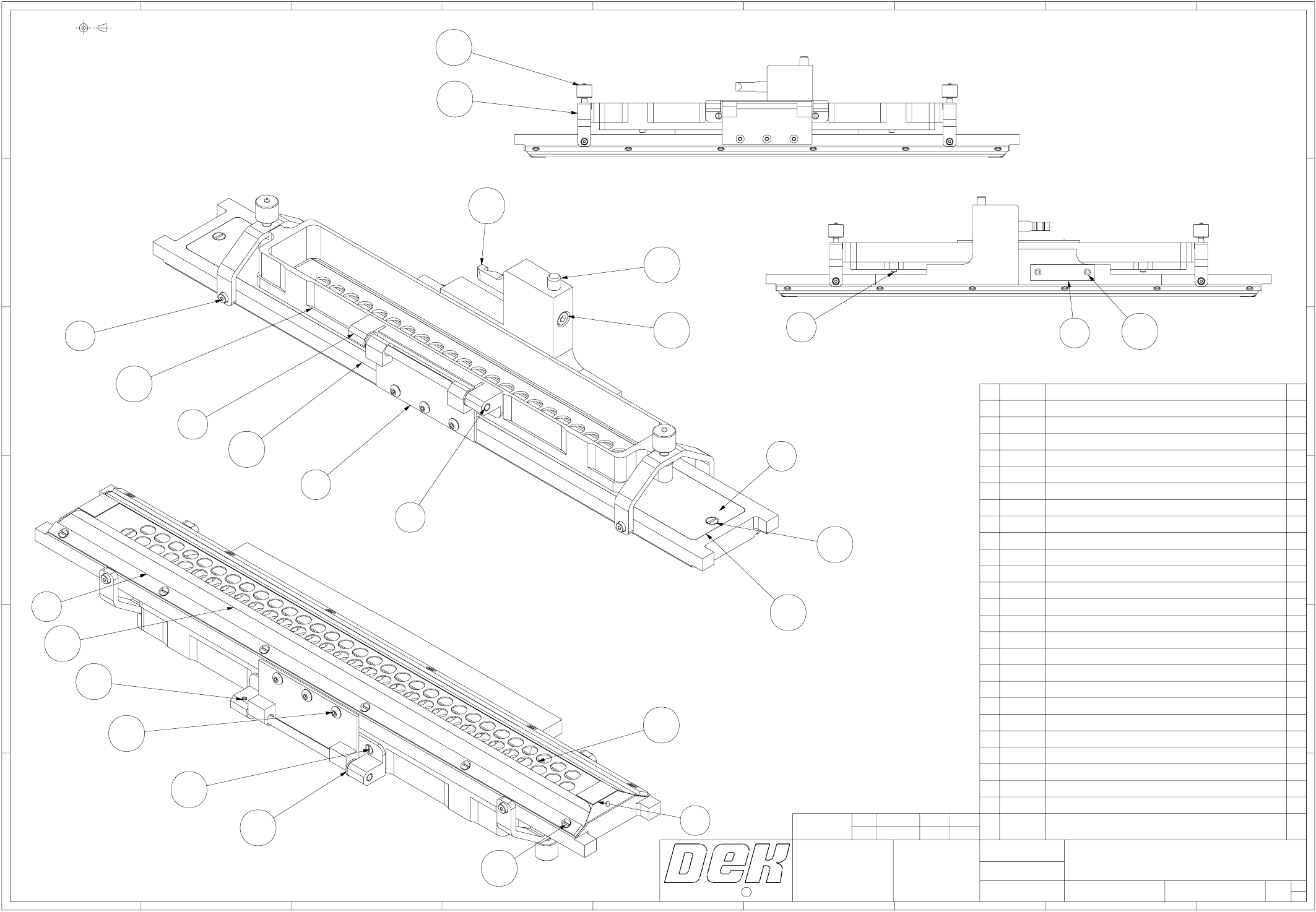 DEK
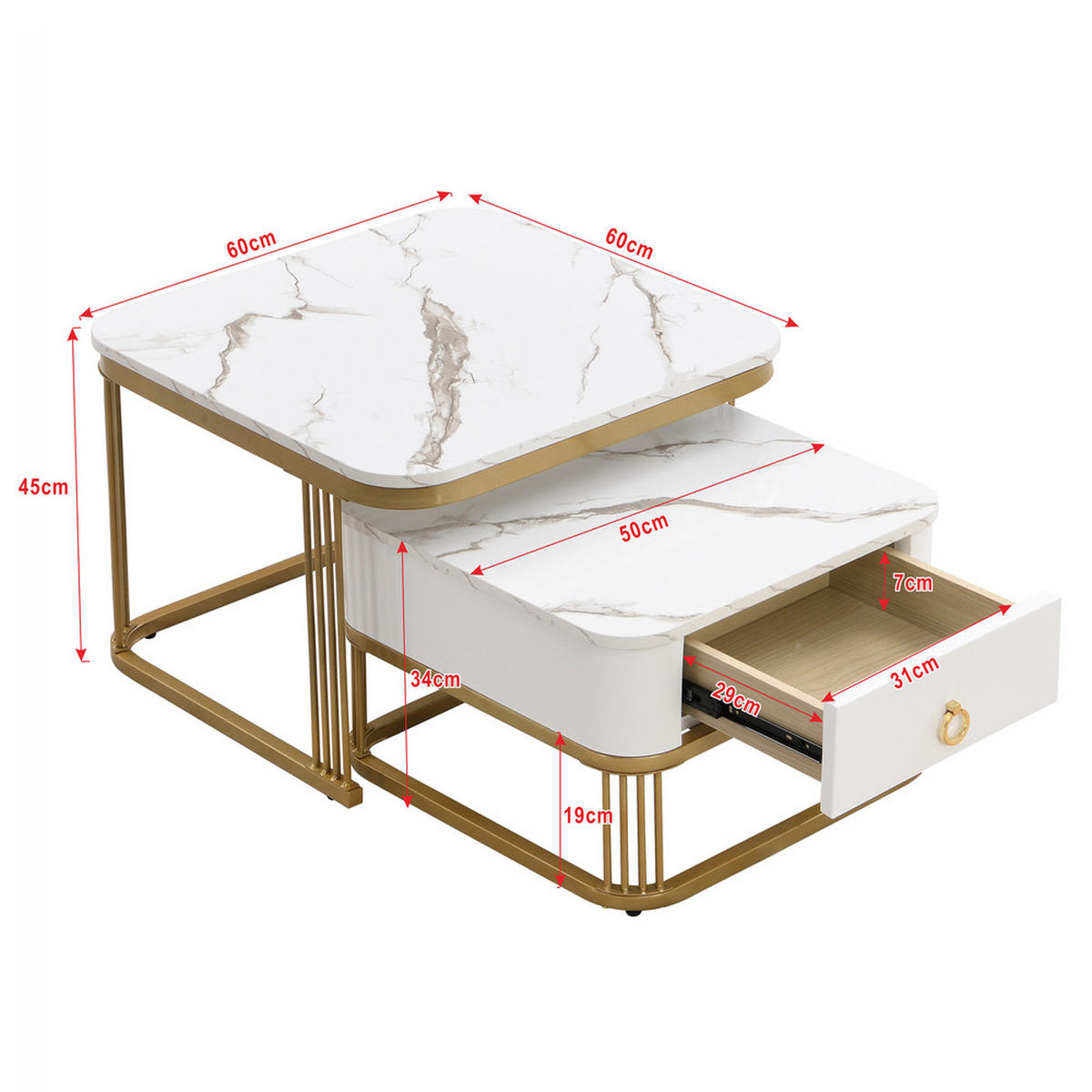 60cm
60cm
45cm
50cm
7cm
34cm
29cm
31cm
19cm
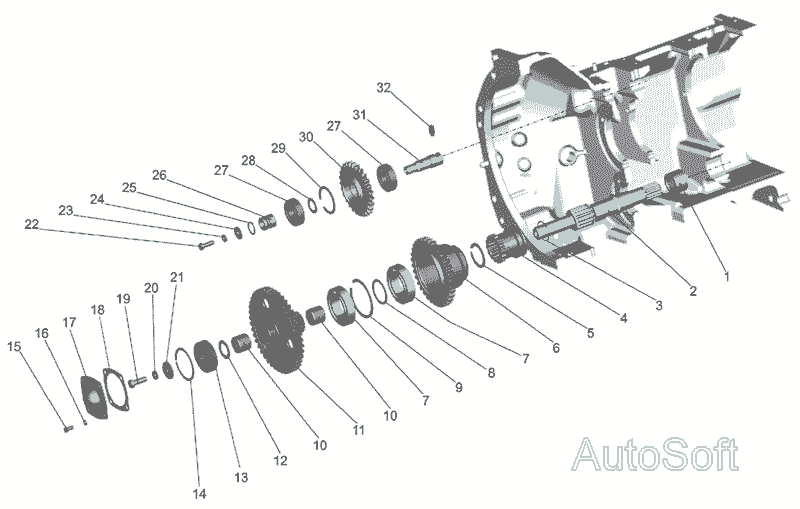 32
31
27
30
29
28
27
26
25
24
23
22
21
20
19
18
17
16
15
14
13
12
10
11
10
7
9
8
7
6
5
4
3
2
1
AutoSoft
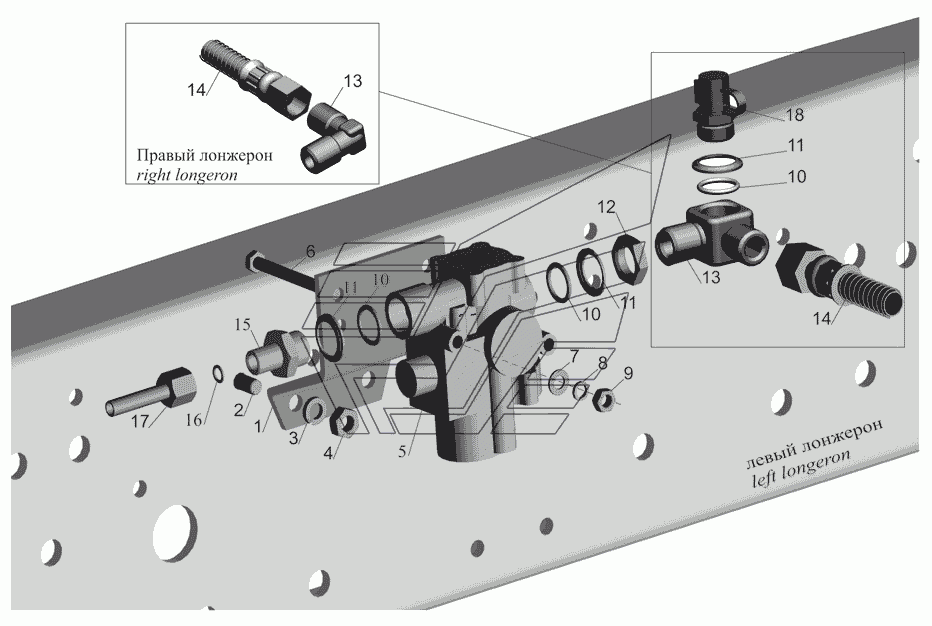 14
13
Правый лонжерон
right longeron

18
11
10
12
13
14

6
11
10
10
11
15
7
8
9
17
16
2
1
3
4
5

левый лонжерон
left longeron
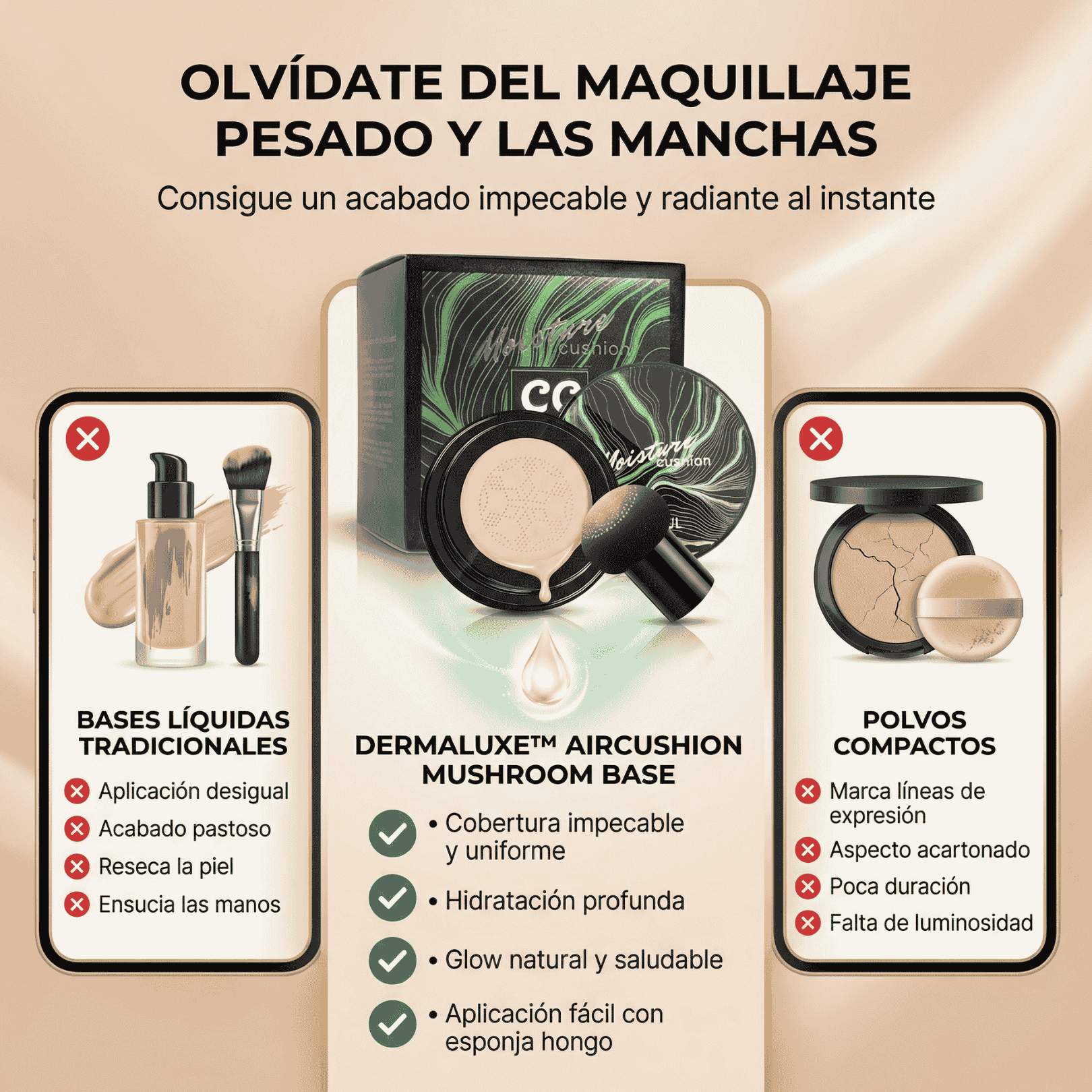 OLVÍDATE DEL MAQUILLAJE PESADO Y LAS MANCHAS

Consigue un acabado impecable y radiante al instante

Moisture cushion

CC

Moisture cushion

BASES LÍQUIDAS TRADICIONALES

Aplicación desigual

Acabado pastoso

Reseca la piel

Ensucia las manos

DERMALUXE™ AIRCUSHION MUSHROOM BASE

• Cobertura impecable y uniforme

• Hidratación profunda

• Glow natural y saludable

• Aplicación fácil con esponja hongo

POLVOS COMPACTOS

Marca líneas de expresión

Aspecto acartonado

Poca duración

Falta de luminosidad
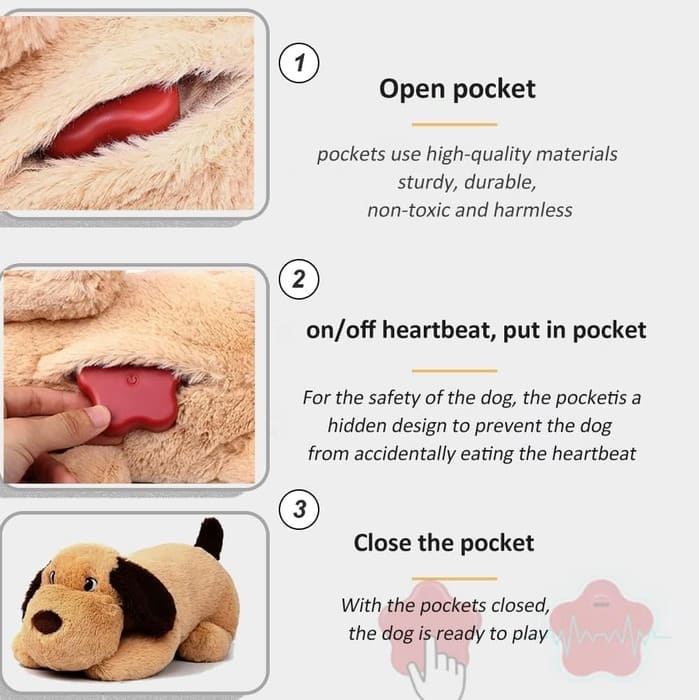 1

Open pocket

pockets use high-quality materials sturdy, durable, non-toxic and harmless

2

on/off heartbeat, put in pocket

For the safety of the dog, the pocketis a hidden design to prevent the dog from accidentally eating the heartbeat

3

Close the pocket

With the pockets closed, the dog is ready to play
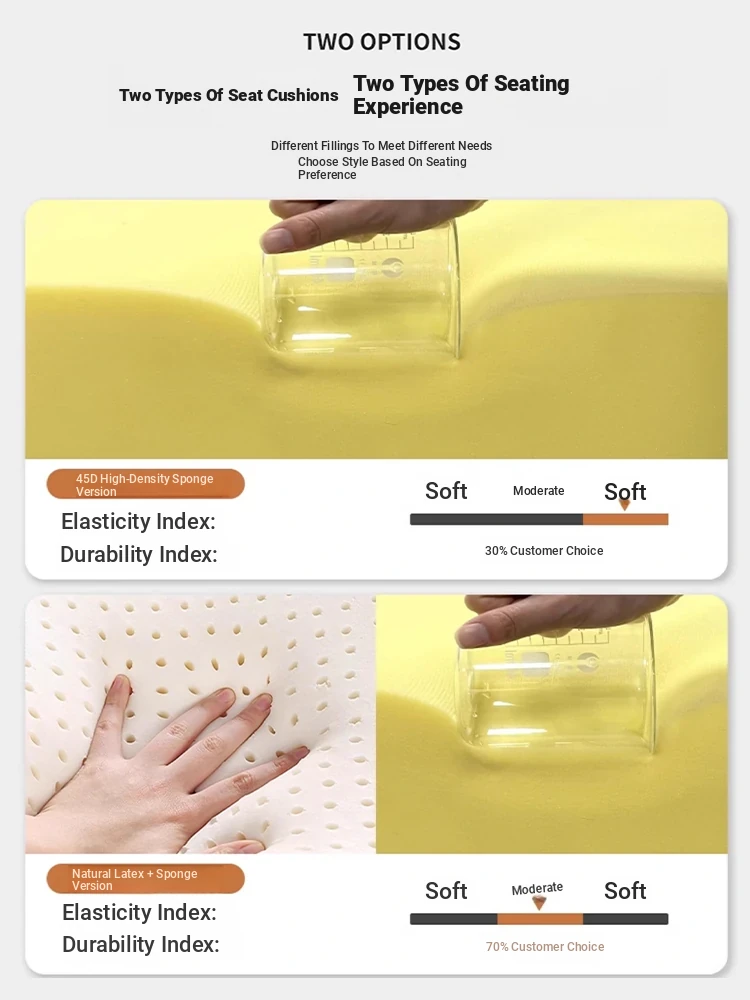 TWO OPTIONS

Two Types Of Seat Cushions

Two Types Of Seating Experience

Different Fillings To Meet Different Needs
Choose Style Based On Seating Preference

45D High-Density Sponge Version

Elasticity Index:

Durability Index:

Soft

Moderate

Soft

30% Customer Choice

Natural Latex + Sponge Version

Elasticity Index:

Durability Index:

Soft

Moderate

Soft

70% Customer Choice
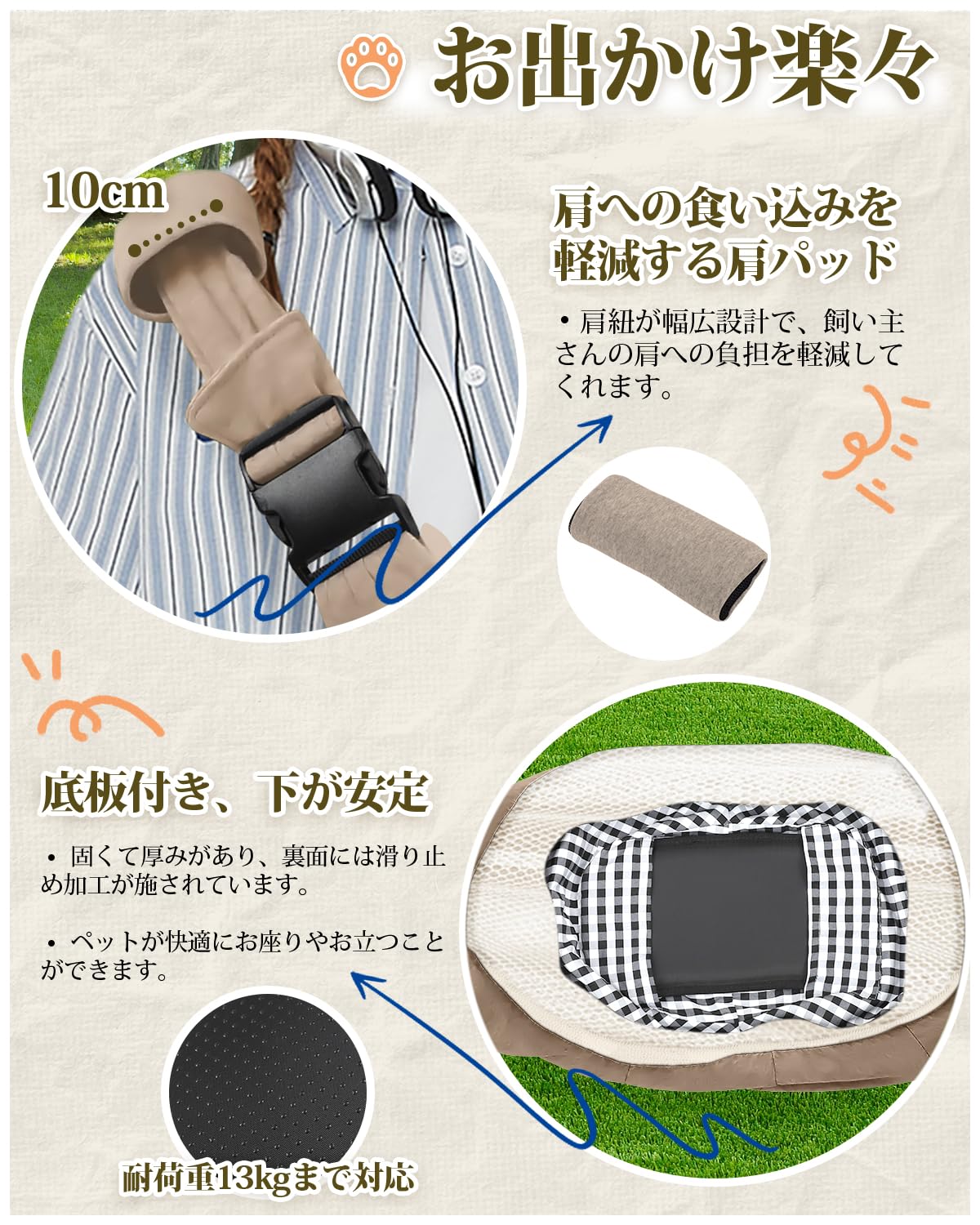 お出かけ楽々

10cm

肩への食い込みを軽減する肩パッド

・肩紐が幅広設計で、飼い主さんの肩への負担を軽減してくれます。

底板付き、下が安定

・固くて厚みがあり、裏面には滑り止め加工が施されています。

・ペットが快適にお座りやお立つことができます。

耐荷重13kgまで対応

○ ○ ○

▶ [Goal of the exercise] Work out the count of lines in the data above containing the string "Customer". Give it alone.

▶ [Your solution] 2